Whether done as a complement to treatment, or as an alternative, meditation will significantly increase the probabilities of success, and will likely make the whole process a lot smoother and less traumatic.
The process of IVF is often quite a harrowing experience. We are aware of the stressful physical and emotional toll that IVF takes and it is not surprising that depressive symptoms so often go hand in hand with this process.
Unfortunately, the probabilities are often against us from the start. Dealing with infertility brings its own stresses, and the challenging nature of the IVF process almost certainly plays a part in the low success rates.

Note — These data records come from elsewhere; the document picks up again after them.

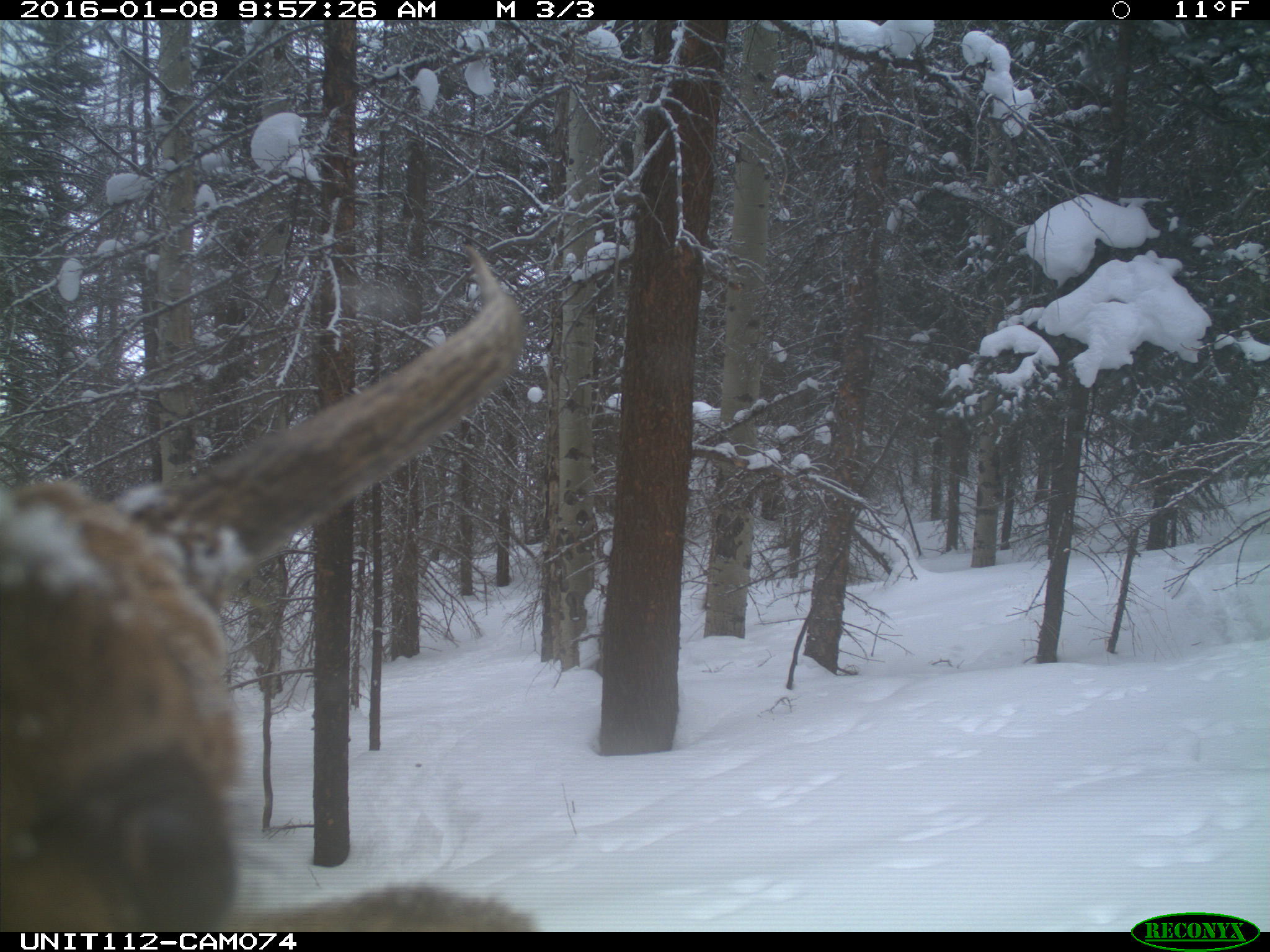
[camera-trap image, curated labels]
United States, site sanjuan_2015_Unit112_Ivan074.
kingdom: Animalia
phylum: Chordata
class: Mammalia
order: Artiodactyla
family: Cervidae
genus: Cervus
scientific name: Cervus elaphus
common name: red deer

Anything stressful is going to inhibit our reproductive functioning further. If our biology won’t permit it, then that is one thing, but if it is merely a case of a poorly functioning reproductive system, then there is a good chance meditation can make the difference.
A regular daily practice also speeds up the chances of success, as opposed to a more sporadic approach, which usually takes longer to get our reproductive stars in alignment.
And when we do finally fall pregnant, meditation is hugely supportive to both baby and parents.